Cavitary pulmonary lesion associated with Aspergillus fumigatus infection in a German shepherd dog

A two-year-old female German shepherd dog was presented with chronic cough and haemoptysis. Thoracic radiographs revealed a thin-walled cavitary lesion within a consolidated left cranial lung lobe. Bronchoalveolar lavage confirmed a concurrent bacterial infection; however, despite antibiotic and anthelmintic therapy the clinical signs failed to resolve. A left cranial lung lobectomy was performed. Histopathology and fungal culture confirmed the presence of Aspergillus fumigatus. The necrotic cavity had features compatible with a bronchial origin, possibly a form of cystic bronchiectasis, arising either as a congenital anomaly or acquired secondary to infection. Surgery provided resolution of clinical signs for just over a year before the dog deteriorated again and was subsequently euthanised. Necropsy was declined by the owners. This case report presents a unique presentation in which the predominant clinical sign was coughing due to pulmonary involvement. Aspergillus fumigatus was isolated from the left cranial lung lobe.     

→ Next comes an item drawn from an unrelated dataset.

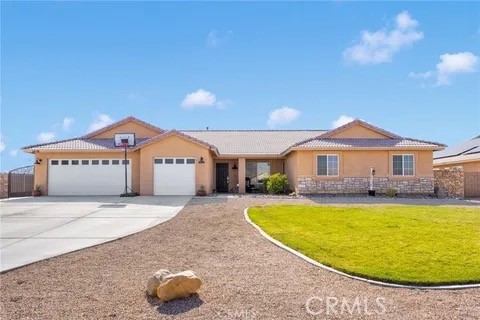 14118 Fresian, Apple Valley, CA 92307 — photo 1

Bilateral ectopic ureters in a male dog with unilateral renal agenesis

A 1-year-old neutered male mixed-breed dog was evaluated because of signs of urinary incontinence. Retrograde positive contrast urethrocystography and excretory urography with pneumocystography revealed bilateral intramural ectopic ureters and absence of the right kidney. During abdominal exploratory surgery, only the left kidney was located. The left intramural ectopic ureter was repaired by neoureterostomy (creation of a new opening for the ureter to enable urine to empty into the bladder). The right ectopic ureter was ligated at its entrance into the urinary bladder serosa. Results of excretory urography (performed immediately after surgery and repeated 8 weeks later) revealed successful correction of the left intramural ectopic ureter. Twelve weeks after surgery, the dog remained continent. To the authors' knowledge, there are few reports of ectopic ureters in male dogs; furthermore, the urinary tract abnormalities detected concurrently in this dog are also unusual.     

Surgical treatment of a double aortic arch in a dog

An 8-month-old spayed female Labrador retriever dog was evaluated for regurgitation 6 months after surgery for a suspected vascular ring anomaly. The dog had a history of regurgitation and slow development as a puppy. An initial left-sided exploratory thoracotomy was unsuccessful in identifying and treating a vascular ring anomaly. The dog was subsequently presented to the PennVet Emergency Service for regurgitation. Thoracic radiography showed cranial thoracic esophageal dilation and an esophageal foreign body that was then removed endoscopically. Subsequent computed tomographic (CT) angiography revealed a double aortic arch. A left 4th intercostal space thoracotomy was performed. The smaller left aortic arch and a left ligamentum arteriosum were ligated and transected. The dog recovered uneventfully and was healthy at the 1-month follow-up visit. This is the 5th reported successful surgical correction of a double aortic arch in a dog. Computed tomographic angiography was essential in diagnosis and surgical planning.Key clinical message:Although uncommon, double aortic arches can occur and present a diagnostic and surgical challenge when a persistent right aortic arch is suspected. Computed tomographic angiography provides an accurate preoperative diagnosis and allows for surgical planning.